Slow Cooker Pork Roast Veggies (Printer-Friendly)

Pork roast slow-cooked with potatoes, carrots, and aromatic herbs. Comforting, easy, and packed with rich flavors.

# What You’ll Need to Cook:

→ Main

01 - 1.4–1.8 kg pork shoulder or pork loin roast, well-marbled

→ For Searing & Flavor Base

02 - 15 ml olive oil
03 - 1 large onion, diced
04 - 4 cloves garlic, minced

→ Dry Seasonings

05 - 5 g salt
06 - 5 g black pepper
07 - 5 g garlic powder
08 - 5 g onion powder
09 - 2.5 g dried thyme
10 - 2.5 g dried oregano
11 - 2.5 g ground cumin

→ Cooking Liquid

12 - 360 ml chicken broth
13 - 60 ml balsamic vinegar
14 - 60 ml soy sauce
15 - 30–45 ml honey

→ Vegetables and Herbs

16 - 900 g potatoes, cut into 5 cm pieces
17 - 680 g carrots, cut into 5 cm pieces
18 - 4–6 sprigs fresh rosemary and thyme

→ For Thickening (optional)

19 - 10 g corn starch (for gravy, optional)

# Steps to Prepare:

01 - Pat pork roast dry with paper towels.

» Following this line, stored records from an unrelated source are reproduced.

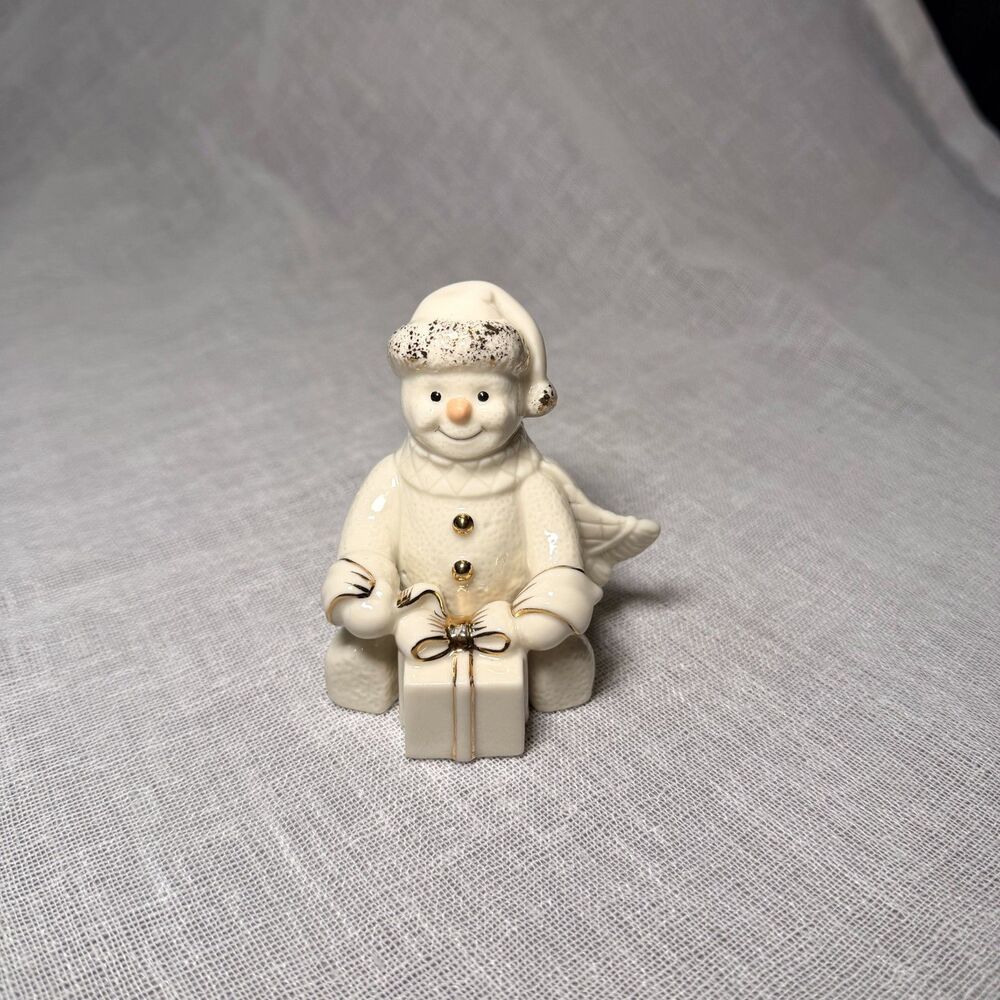 Lenox Ivory Snowman Figurine Christmas Gift Present Gold Accents Retired Holiday
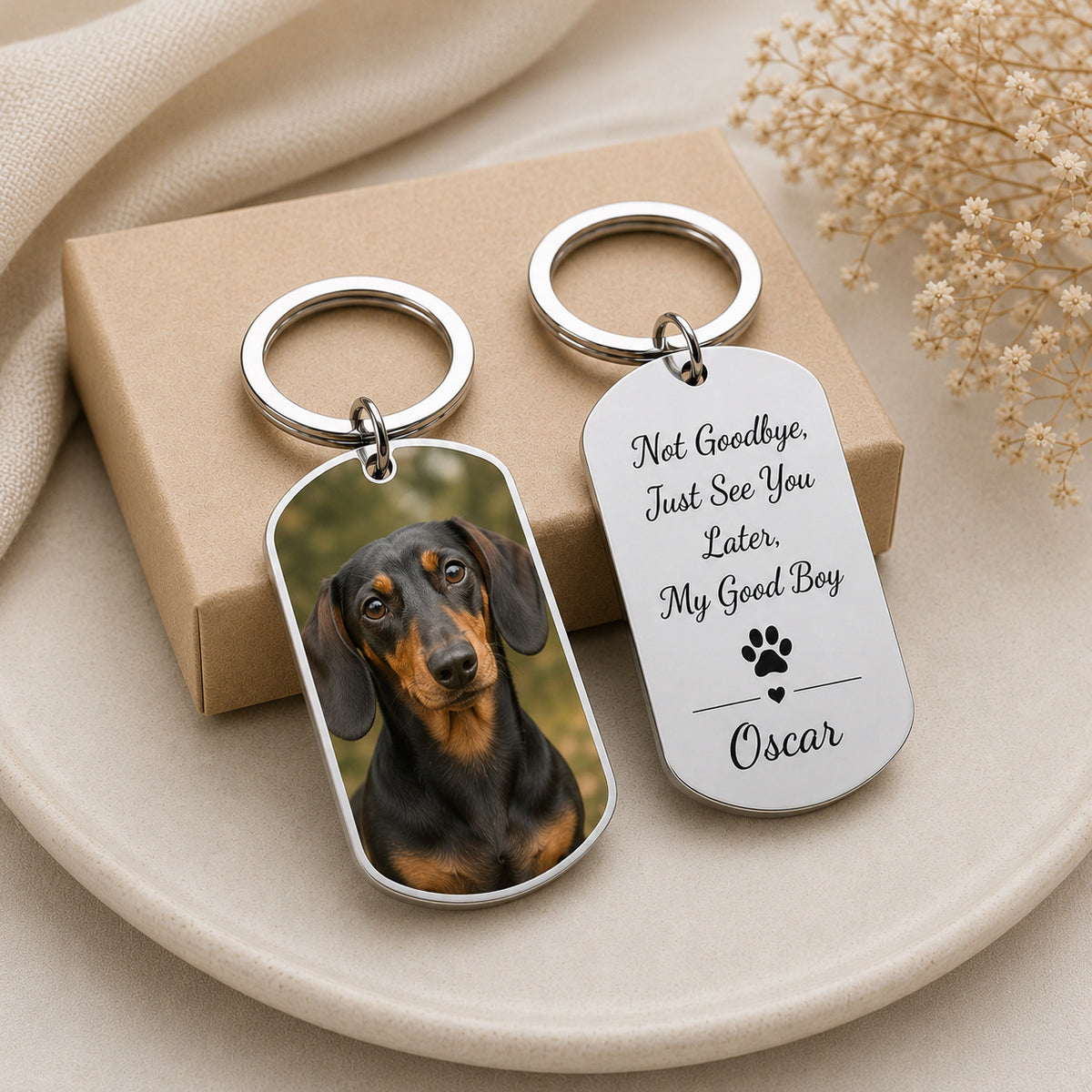 Personalized pet photo keychain, custom dog and cat portrait, stainless steel memorial keyring - photo 5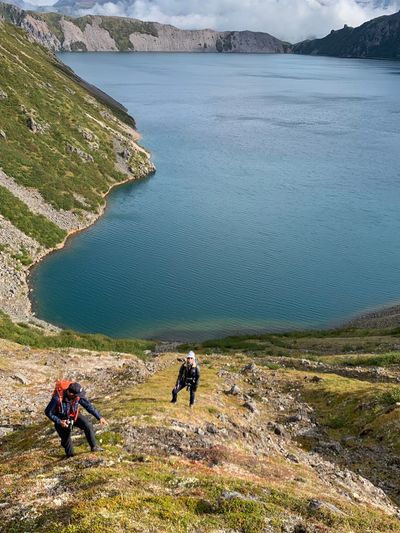 Extinct Katmai volcano caldera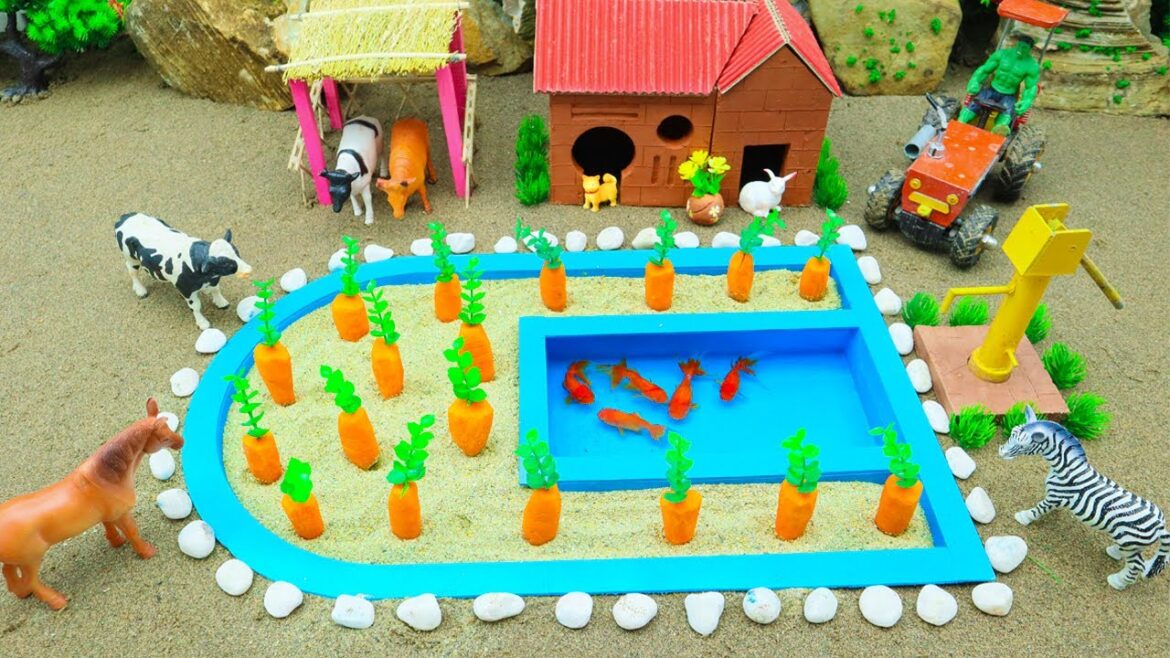 DIY Farm Diorama with mini house for cow, pig | cow shed | Supply Water to grow carrots garden #94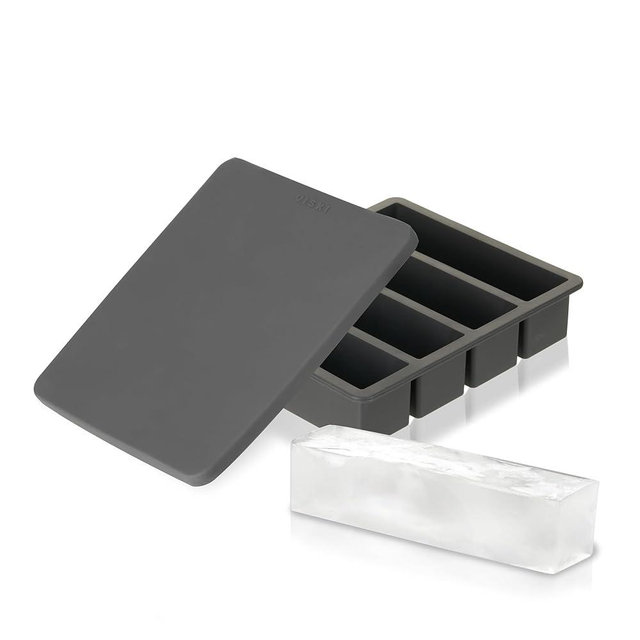 Viski Highball Ice Cube Tray with Lid, Silicone Mold for Easy Release, Makes 4 Elongated Ice Cubes for Highball Cocktails, Vodka Soda, Rum Punch, Bar Cart, Home Bar, Man Cave Gifts, Set of 1, Gray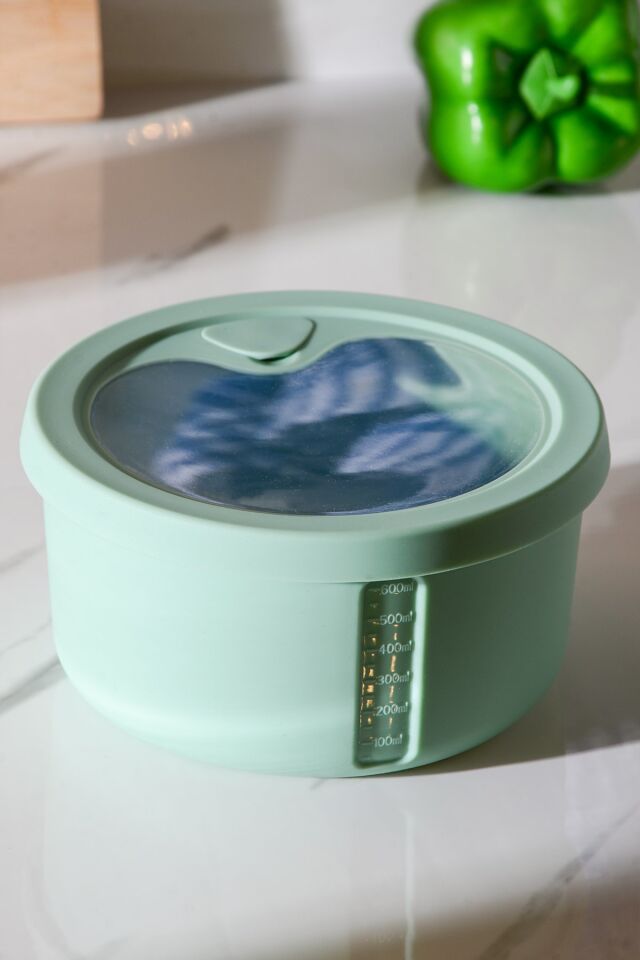 Pastel Hava Sızdırmaz Yuvarlak Silikon Saklama Kabı 600 ml | Yeşil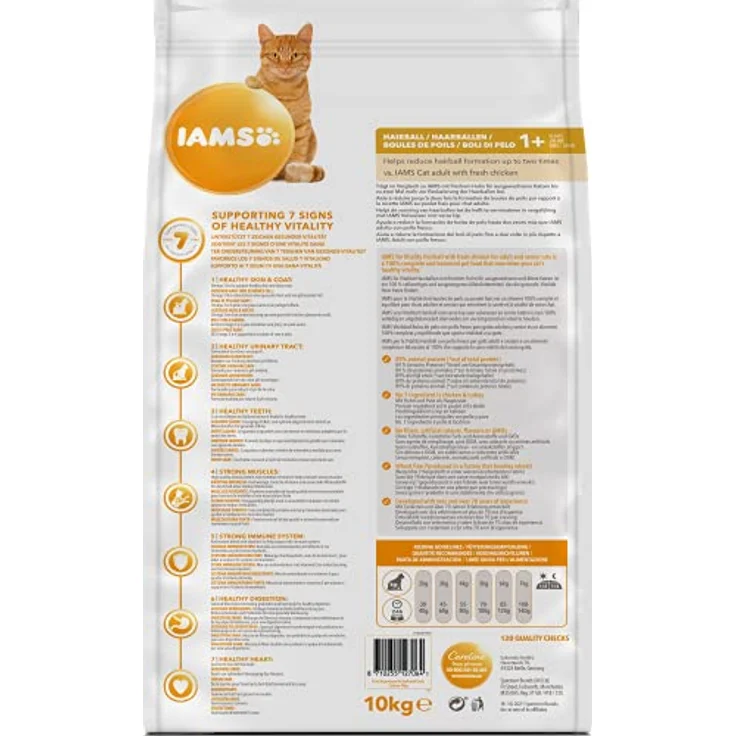 IAMS Anti-Haarballen Katzenfutter trocken mit Huhn, 10 kg, Spezialfutter für Katzen ab 1 Jahr, omega-3 & omega-6 Fettsäuren, weizenfrei – Bild 2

Evenly coat pork on all sides with salt, black pepper, garlic powder, onion powder, thyme, oregano, and cumin.
02 - Heat olive oil in a large skillet over medium-high heat. Sear pork roast on each side until browned, about 2–3 minutes per side. Transfer the pork to the slow cooker.
03 - In the same skillet, add diced onion and minced garlic. Sauté for 2–3 minutes until softened. Deglaze pan with chicken broth, scraping up any browned bits. Stir in balsamic vinegar, soy sauce, and honey. Pour this mixture over the pork in the slow cooker.
04 - Arrange potato and carrot pieces around the pork. Tuck rosemary and thyme sprigs into the vegetables and over the pork.
05 - Cover slow cooker and cook on low setting for 8–10 hours, or until pork is very tender and easily shredded with a fork. Ensure pork reaches at least 63°C internal temperature.
06 - Remove herb sprigs and discard. Shred pork into large pieces with two forks directly in the slow cooker. Serve with potatoes, carrots, and a generous ladle of the cooking liquid.
07 - For a thicker sauce, remove 240 ml of the hot cooking liquid, whisk in 10 g corn starch, microwave for 30–60 seconds until thickened, then drizzle over pork to serve.

# Extra Cooking Tips:

01 - Searing the roast before slow cooking enhances the final flavor through caramelization.
02 - Both boneless and bone-in pork cuts work well; pork shoulder yields the richest, most tender result.
03 - For variation, swap in sweet potatoes or parsnip, or add a splash of apple cider to the cooking liquid.
04 - Let the meat rest a few minutes after cooking to retain juices before shredding.
05 - Leftovers are excellent for tacos, sandwiches, or rice bowls.